Des prisons et des hommes

Des prisons et des hommes

Des prisons et des hommes

Les informations en provenance de République démocratique du Congo sont le plus souvent hors normes, à l’image de ce pays immense, grand comme quatre fois la France, 20 fois la petite Belgique son ex-colonisateur ;  tandis que sur le continent africain, seule l’Algérie est plus vaste.

Cette semaine, le mercredi 17 mai, les très graves événements survenus à la prison centrale de Makala à Kinshasa – l’équivalent de la Maca, la Maison d’arrêt et de correction d’Abidjan - n’ont pas failli à la règle: hors normes. Jugez plutôt: vers 4 heures du matin, une attaque à l’arme lourde a permis à quelque 4'600 prisonniers de prendre la fuite et de disparaître dans la nature.

Depuis lors, la population kinoise, déjà éprouvée par les problèmes sans fin qu’elle doit affronter au quotidien, se retrouve terrorisée à l’idée de croiser criminels et malfrats en cavale.

Les miliciens armés jusqu’aux dents qui ont mené l’attaque voulaient libérer leur leader, Ne Muanda Nsemi, chef du Bundu Dia Kongo (Bdk), qui signifie « Royaume du Kongo », en référence à un royaume qui connut son apogée au 16e siècle, et dont ce mouvement politico-religieux prône la restauration.

Il avait fallu 2 semaines de siège de sa résidence avant de réussir à arrêter le chef de ce mouvement qualifié de « secte », qui appelle au soulèvement contre le président Kabila. Il est désormais en cavale, et avec lui plus de la moitié des 8'000 prisonniers du pénitencier de Makala, construit dans les années 50 par les colons belges pour abriter quelque 1'500 personnes, et qui en compte aujourd’hui plus de 8'000.

Les informations sur l’« enfer » de Makala font frémir, avec ses 11 pavillons où les gens s’entassent à même le sol, ainsi que la menace, pour les récalcitrants, de finir à « l’étouffement », l’équivalent du « blindé » à la Maca d’Abidjan : un pavillon surpeuplé où les détenus sont alignés par terre, assis, sans espace pour s’allonger, le plus souvent privés de « vungule », ce mélange de maïs et de haricots distribué une fois par jour aux prisonniers, pour les empêcher de mourir de faim.

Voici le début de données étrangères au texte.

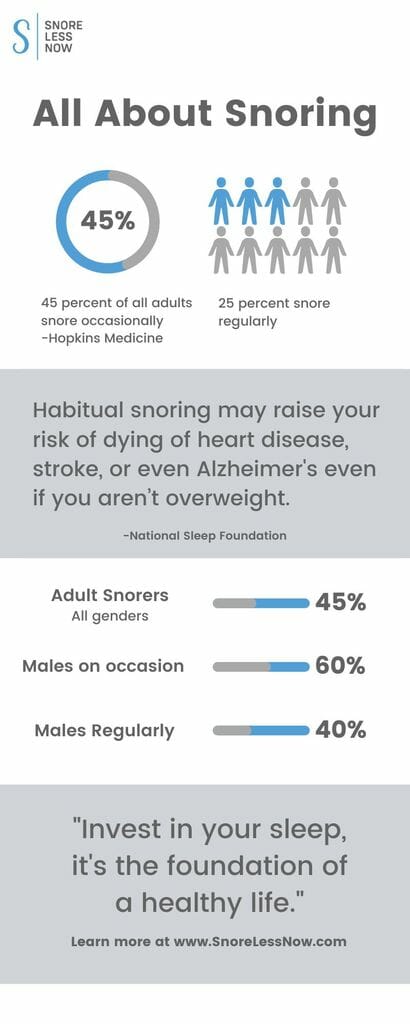 S SNORE LESS NOW

All About Snoring

45%

45 percent of all adults snore occasionally -Hopkins Medicine

25 percent snore regularly

Habitual snoring may raise your risk of dying of heart disease, stroke, or even Alzheimer's even if you aren't overweight.

-National Sleep Foundation

Adult Snorers
All genders
45%

Males on occasion
60%

Males Regularly
40%

"Invest in your sleep, it's the foundation of a healthy life."

Learn more at www.SnoreLessNow.com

Dans le même établissement pénitentiaire, des « grands types », moyennant finance, parviennent toutefois à négocier leur séjour dans des cellules individuelles, dotées d’un certain confort – à l’image du quartier des « assimilés » de la Maca.

Dans chaque pays, les prisons sont le reflet de la société qui les entoure, avec leurs problèmes bien spécifiques. L’insupportable solitude dont souffrent les prisonniers placés dans les quartiers de haute-sécurité de prisons américaines ou européennes n’est pas un problème dont pâtissent les « pensionnaires » des prisons africaines. Où toutes sortes de petits trafics ramènent la vie à l’intérieur même de la prison ; avec toujours l’espoir de parvenir à s’évader.

Des prisons d’où il est impossible de fuir ne représentent-elles pas la pire des tortures ? A la prison centrale de Makala en revanche, il est même possible de participer à des séances de prière organisées par des pasteurs prisonniers. Reste qu’à Kinshasa comme ailleurs, les prisons du continent africain ont une très mauvaise réputation, accusées d’être devenues de véritables « mouroirs », où les prisonniers meurent de faim, de maladies, de tortures, entassés qu’ils sont dans des cellules surpeuplées et insalubres.

A ceux qui leur font des reproches de bafouer les normes internationales les plus élémentaires en matière de conditions de détention, les pays africains répondent le plus souvent qu’ils manquent de moyens, que les prisons ne sont pas des hôtels, alors que les problèmes à gérer sont si nombreux de l’autre côté des murs.

Reste que si le code pénal n’envoyait pas systématiquement de petits délinquants dans les prisons, celles-ci seraient déjà moins peuplées. Et tous ces jeunes, qui restent parfois des années sans être jugés, auraient peut-être la possibilité de poursuivre le cours de leur existence, sans être marqués à vie.